- **WRITTEN TASK**: Please copy, word for word, the lines beginning with the one that contains "At what distance" and continuing through the one that contains "2320 millimetres", including both. Give only those lines.

─── THE DATA

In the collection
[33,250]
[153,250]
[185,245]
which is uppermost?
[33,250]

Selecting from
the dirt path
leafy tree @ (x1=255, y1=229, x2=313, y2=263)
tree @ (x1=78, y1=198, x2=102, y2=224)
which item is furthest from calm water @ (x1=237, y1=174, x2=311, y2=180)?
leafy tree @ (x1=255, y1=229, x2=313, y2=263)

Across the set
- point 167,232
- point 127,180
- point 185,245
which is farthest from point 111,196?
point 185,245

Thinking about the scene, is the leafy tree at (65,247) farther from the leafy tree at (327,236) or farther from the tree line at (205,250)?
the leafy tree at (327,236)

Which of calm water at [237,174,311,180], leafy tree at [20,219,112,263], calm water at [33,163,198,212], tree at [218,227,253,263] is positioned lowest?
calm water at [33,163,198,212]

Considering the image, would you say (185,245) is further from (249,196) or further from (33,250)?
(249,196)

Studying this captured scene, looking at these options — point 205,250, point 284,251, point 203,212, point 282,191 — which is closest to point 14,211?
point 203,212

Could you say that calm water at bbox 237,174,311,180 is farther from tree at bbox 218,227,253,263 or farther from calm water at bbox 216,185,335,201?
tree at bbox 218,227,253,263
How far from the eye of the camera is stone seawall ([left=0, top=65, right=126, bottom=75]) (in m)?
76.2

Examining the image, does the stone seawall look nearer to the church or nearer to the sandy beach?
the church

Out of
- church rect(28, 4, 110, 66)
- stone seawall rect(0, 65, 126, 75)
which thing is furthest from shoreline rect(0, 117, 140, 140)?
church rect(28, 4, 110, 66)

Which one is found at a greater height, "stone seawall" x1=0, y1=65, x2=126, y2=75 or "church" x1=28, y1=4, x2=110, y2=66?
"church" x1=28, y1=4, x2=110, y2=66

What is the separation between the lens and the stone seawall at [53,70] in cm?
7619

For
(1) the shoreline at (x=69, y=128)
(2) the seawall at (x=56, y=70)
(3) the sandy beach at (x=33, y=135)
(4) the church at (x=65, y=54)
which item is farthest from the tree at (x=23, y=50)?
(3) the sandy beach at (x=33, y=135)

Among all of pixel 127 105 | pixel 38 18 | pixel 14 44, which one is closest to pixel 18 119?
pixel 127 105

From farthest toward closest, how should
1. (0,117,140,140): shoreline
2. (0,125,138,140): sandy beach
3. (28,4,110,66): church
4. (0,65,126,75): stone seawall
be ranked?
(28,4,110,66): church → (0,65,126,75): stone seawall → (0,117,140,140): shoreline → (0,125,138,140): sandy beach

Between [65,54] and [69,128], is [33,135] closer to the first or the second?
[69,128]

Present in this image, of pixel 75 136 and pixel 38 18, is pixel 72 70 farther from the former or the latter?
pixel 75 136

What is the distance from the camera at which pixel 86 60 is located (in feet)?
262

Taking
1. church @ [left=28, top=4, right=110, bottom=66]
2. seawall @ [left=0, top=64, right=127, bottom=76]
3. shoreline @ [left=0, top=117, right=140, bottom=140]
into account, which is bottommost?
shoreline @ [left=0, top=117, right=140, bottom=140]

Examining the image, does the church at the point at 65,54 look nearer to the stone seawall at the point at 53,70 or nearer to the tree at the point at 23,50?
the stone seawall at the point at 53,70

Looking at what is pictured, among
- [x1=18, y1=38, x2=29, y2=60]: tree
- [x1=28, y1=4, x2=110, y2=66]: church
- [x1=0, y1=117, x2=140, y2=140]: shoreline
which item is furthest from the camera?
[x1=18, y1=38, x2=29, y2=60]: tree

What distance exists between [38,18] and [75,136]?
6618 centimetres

──────
─── THE DATA

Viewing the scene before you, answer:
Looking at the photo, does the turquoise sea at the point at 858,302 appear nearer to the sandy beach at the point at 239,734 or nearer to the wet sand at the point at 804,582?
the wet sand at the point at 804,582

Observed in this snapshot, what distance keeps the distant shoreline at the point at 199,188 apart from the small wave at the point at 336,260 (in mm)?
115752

──────
─── THE DATA

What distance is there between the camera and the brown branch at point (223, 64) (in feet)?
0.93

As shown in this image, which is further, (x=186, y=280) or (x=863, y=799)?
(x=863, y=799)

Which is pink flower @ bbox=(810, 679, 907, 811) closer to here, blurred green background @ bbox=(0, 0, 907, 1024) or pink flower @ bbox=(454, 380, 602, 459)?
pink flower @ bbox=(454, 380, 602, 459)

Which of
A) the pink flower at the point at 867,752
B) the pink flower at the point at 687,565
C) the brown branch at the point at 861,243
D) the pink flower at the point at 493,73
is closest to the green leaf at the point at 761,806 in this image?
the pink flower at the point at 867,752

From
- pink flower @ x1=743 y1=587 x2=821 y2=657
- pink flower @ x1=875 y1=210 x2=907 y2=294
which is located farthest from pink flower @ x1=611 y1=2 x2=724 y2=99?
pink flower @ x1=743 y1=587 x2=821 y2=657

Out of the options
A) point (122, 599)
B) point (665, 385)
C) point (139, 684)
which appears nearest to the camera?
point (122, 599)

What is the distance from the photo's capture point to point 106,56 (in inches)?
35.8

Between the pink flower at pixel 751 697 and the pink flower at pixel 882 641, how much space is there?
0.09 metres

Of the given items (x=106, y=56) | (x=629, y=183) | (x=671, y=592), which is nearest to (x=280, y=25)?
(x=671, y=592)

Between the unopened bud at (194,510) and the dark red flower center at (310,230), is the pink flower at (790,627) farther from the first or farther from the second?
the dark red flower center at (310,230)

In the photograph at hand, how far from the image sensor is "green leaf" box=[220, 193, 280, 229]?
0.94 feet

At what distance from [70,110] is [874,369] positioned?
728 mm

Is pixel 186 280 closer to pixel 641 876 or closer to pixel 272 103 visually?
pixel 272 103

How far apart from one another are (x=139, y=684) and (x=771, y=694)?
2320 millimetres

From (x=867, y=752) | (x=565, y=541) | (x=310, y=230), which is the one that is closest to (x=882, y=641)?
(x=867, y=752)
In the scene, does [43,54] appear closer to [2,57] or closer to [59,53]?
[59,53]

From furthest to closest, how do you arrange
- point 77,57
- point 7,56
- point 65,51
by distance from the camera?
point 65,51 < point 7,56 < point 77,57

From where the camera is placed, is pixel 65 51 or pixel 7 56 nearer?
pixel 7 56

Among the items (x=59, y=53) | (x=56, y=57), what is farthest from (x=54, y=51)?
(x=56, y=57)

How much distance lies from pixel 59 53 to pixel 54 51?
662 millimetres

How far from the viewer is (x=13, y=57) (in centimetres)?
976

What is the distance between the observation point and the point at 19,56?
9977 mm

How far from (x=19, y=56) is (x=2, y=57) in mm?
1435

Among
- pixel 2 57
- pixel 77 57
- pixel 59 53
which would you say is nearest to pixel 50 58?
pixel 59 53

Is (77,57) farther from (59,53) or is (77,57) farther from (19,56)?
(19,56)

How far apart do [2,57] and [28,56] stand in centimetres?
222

──────

- **PROBLEM SOLUTION**:
At what distance from [70,110] is [874,369] positioned?
728 mm

Is pixel 186 280 closer to pixel 641 876 or closer to pixel 272 103 visually?
pixel 272 103

How far apart from one another are (x=139, y=684) and (x=771, y=694)?
2320 millimetres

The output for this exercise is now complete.